Invest Europe

Financial Stability

Key policy areas

02 Jul 2025

Taking lessons learned from the 2008 financial crisis, international regulators and policymakers have since concerned themselves with potential sources of risk in the global financial system beyond the banking sector.

Th Kpi Shadow Banking

Over the past few years, the Financial Stability Board (FSB) and the International Organization of Securities Commissions' (IOSCO) at international level and the European Systemic Risk Board (ESRB) have examined the impact the use of leverage and liquidity imbalances in the fund management sector, including private equity, can have on banks and on the wider economy. 

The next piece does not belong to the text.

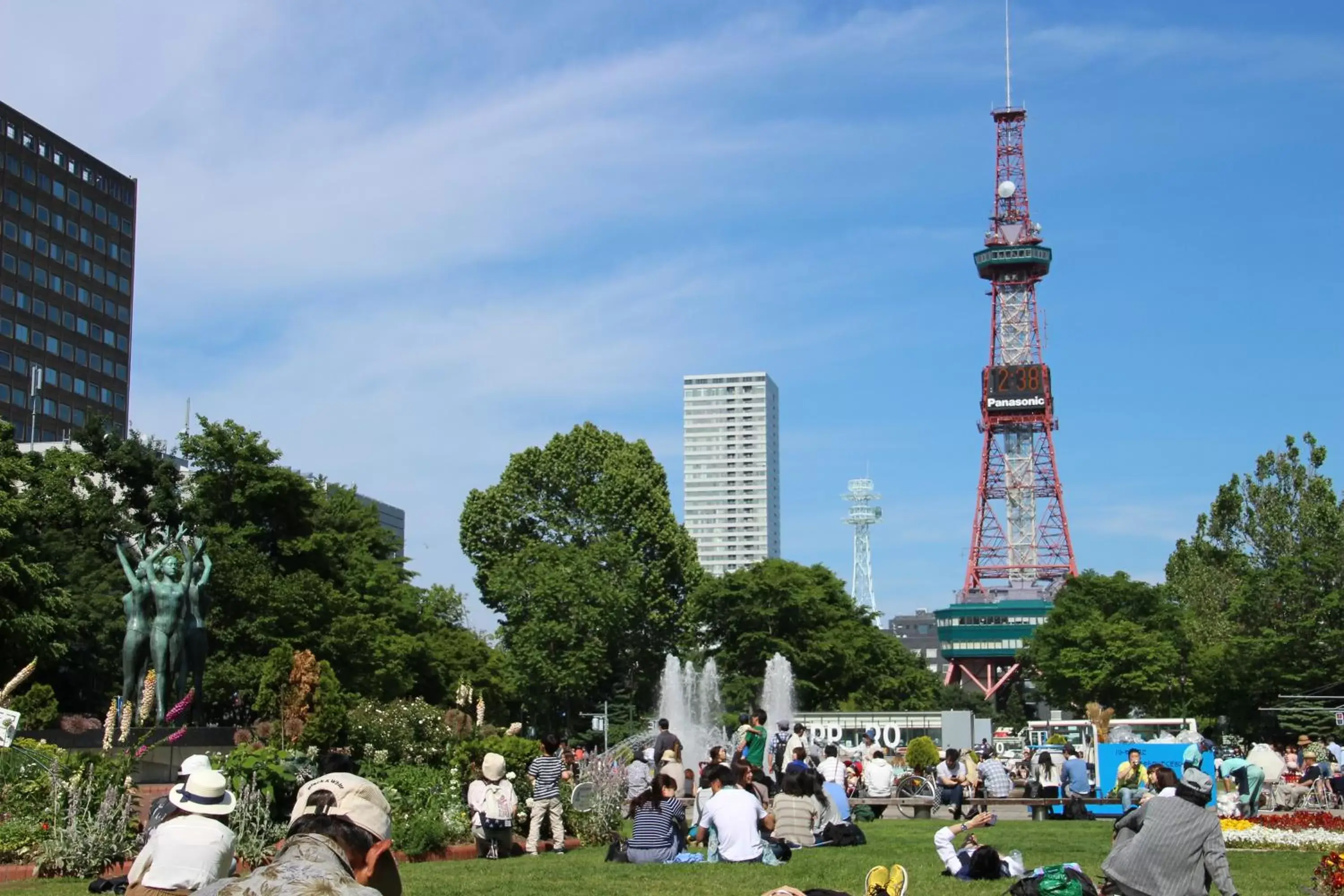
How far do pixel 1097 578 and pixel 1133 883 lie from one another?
81.1 meters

How does it affect private equity?

The regulators’ efforts to assess the risks posed by non-bank financial intermediation (NBFI) have led to significant additional pressure on the ability of banks to lend to private equity buyouts and on the use of leverage at fund level in a private equity context. It also can affect the conditions under which "semi-liquid" funds can be set up by private equity houses, relevant to managers interested in retail distribution. These developments could at some point lead to changes to EU and UK fund management rules, in particular leverage limits and liquidity management tools in AIFMD and ELTIF.

Increased focus on seriousness of private equity valuations and need of stress testing of the asset management ecosystem also require ongoing discussion between Invest Europe and the EU policymakers concerned by the impact our asset class can have on financial stability.

Finally, the industry may soon be subject to stress tests conducted by EU authorities on major non-bank market players.